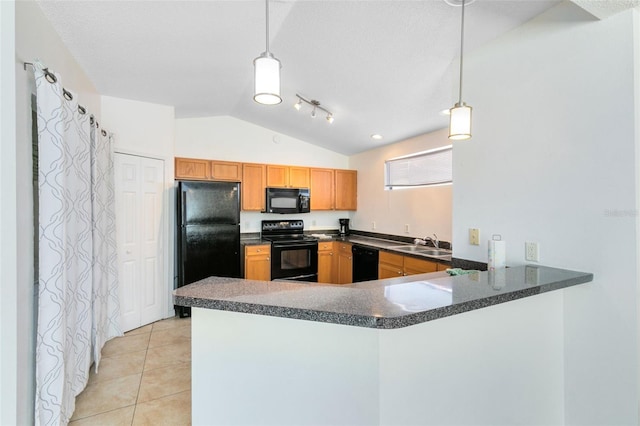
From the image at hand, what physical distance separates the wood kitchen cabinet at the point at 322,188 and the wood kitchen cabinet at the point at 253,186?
82 cm

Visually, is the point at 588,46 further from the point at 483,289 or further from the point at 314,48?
the point at 314,48

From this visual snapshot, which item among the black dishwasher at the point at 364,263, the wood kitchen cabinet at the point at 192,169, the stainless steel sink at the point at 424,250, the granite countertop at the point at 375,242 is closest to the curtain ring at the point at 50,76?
the wood kitchen cabinet at the point at 192,169

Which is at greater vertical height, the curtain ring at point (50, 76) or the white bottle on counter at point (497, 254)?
the curtain ring at point (50, 76)

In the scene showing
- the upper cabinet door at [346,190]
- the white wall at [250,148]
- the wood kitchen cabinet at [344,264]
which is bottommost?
the wood kitchen cabinet at [344,264]

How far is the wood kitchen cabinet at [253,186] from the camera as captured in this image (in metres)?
4.61

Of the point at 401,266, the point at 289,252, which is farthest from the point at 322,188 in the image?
the point at 401,266

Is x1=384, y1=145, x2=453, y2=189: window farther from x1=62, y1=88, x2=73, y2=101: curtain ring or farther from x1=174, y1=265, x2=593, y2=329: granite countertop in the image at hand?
x1=62, y1=88, x2=73, y2=101: curtain ring

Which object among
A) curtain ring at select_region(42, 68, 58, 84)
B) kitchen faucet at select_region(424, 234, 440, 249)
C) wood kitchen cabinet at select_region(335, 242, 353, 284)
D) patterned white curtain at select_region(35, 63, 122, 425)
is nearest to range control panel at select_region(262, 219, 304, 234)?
wood kitchen cabinet at select_region(335, 242, 353, 284)

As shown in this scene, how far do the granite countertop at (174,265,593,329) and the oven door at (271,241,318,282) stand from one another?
2.85m

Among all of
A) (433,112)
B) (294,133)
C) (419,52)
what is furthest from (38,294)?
(294,133)

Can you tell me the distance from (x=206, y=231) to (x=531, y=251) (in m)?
3.31

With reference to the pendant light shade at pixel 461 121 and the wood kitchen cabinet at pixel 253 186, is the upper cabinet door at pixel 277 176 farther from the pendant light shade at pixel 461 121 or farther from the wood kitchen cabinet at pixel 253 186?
the pendant light shade at pixel 461 121

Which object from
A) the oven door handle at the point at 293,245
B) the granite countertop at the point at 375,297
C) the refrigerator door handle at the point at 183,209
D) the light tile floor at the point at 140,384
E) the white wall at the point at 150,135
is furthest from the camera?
the oven door handle at the point at 293,245

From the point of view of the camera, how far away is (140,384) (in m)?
2.39
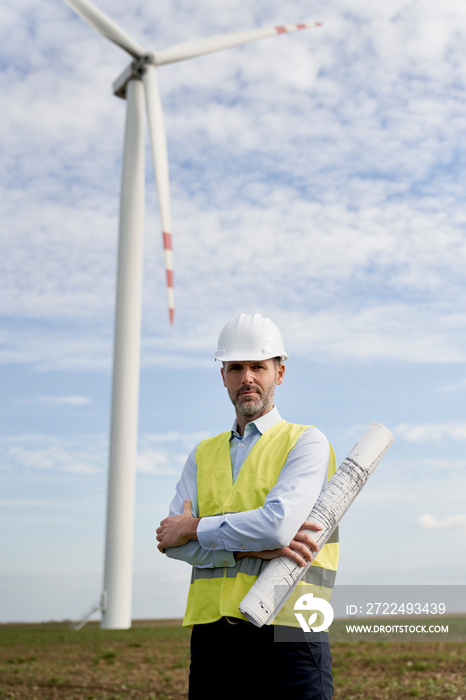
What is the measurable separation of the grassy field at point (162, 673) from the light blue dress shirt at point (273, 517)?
12.2m

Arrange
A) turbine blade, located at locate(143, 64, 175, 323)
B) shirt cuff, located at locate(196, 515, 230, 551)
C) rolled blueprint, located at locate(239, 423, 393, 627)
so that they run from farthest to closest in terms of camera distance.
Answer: turbine blade, located at locate(143, 64, 175, 323)
shirt cuff, located at locate(196, 515, 230, 551)
rolled blueprint, located at locate(239, 423, 393, 627)

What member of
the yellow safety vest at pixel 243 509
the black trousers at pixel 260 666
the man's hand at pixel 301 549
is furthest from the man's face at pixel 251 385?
the black trousers at pixel 260 666

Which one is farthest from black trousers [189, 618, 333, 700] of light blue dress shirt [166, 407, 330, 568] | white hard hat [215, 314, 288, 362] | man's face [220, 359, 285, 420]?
white hard hat [215, 314, 288, 362]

= Problem details =
Reproduce word for word the lines starting at the one that contains "What is the" and ending with the last line of the material, including both ends.

= Finished exercise =
What is the measurable separation of the grassy field at point (162, 673) from the light blue dress shirt at point (273, 517)?
12.2m

Arrange
A) turbine blade, located at locate(143, 64, 175, 323)
B) shirt cuff, located at locate(196, 515, 230, 551)
C) rolled blueprint, located at locate(239, 423, 393, 627)
so that they run from farthest to closest in terms of camera distance.
Answer: turbine blade, located at locate(143, 64, 175, 323)
shirt cuff, located at locate(196, 515, 230, 551)
rolled blueprint, located at locate(239, 423, 393, 627)

What member of
the yellow safety vest at pixel 243 509
the black trousers at pixel 260 666
the man's hand at pixel 301 549
is furthest from the man's face at pixel 251 385?
the black trousers at pixel 260 666

Which one is farthest from black trousers [189, 618, 333, 700] of light blue dress shirt [166, 407, 330, 568] | white hard hat [215, 314, 288, 362] | man's face [220, 359, 285, 420]?
white hard hat [215, 314, 288, 362]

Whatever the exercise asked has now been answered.